AIM.
Output every line of the data from the one containing "Order these objects" down to the one containing "5. the building", both included, as a JSON list of strings with one string per line and blank lines omitted.

TASK INPUT.
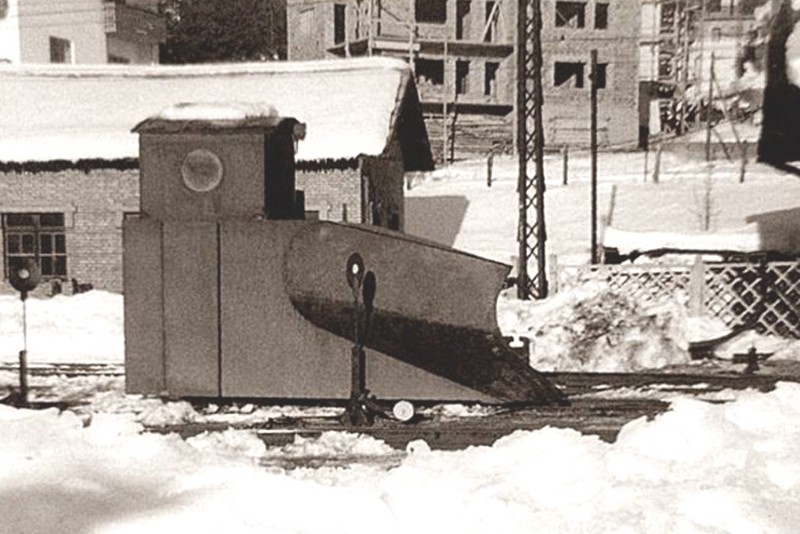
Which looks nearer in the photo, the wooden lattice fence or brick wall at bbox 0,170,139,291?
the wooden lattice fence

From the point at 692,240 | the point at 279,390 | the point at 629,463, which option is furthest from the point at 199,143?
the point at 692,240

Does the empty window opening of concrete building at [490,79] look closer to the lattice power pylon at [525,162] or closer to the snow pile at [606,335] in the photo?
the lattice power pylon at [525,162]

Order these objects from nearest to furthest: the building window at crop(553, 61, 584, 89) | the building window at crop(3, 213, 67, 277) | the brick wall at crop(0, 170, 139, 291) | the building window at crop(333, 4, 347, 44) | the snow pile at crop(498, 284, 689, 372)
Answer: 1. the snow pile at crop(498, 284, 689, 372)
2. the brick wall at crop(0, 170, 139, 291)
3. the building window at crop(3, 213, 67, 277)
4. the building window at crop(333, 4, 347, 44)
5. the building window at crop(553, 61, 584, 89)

* * *

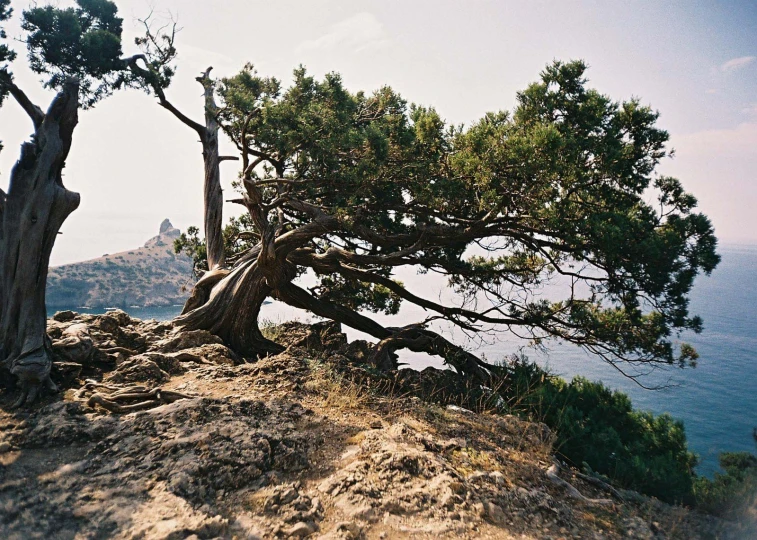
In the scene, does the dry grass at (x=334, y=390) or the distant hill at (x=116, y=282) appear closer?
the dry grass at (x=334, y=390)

FINAL RESULT.
[
  "Order these objects from nearest to furthest: the building window at crop(553, 61, 584, 89) | the building window at crop(3, 213, 67, 277) | the brick wall at crop(0, 170, 139, 291) | the building window at crop(333, 4, 347, 44) | the snow pile at crop(498, 284, 689, 372)",
  "Answer: 1. the snow pile at crop(498, 284, 689, 372)",
  "2. the brick wall at crop(0, 170, 139, 291)",
  "3. the building window at crop(3, 213, 67, 277)",
  "4. the building window at crop(333, 4, 347, 44)",
  "5. the building window at crop(553, 61, 584, 89)"
]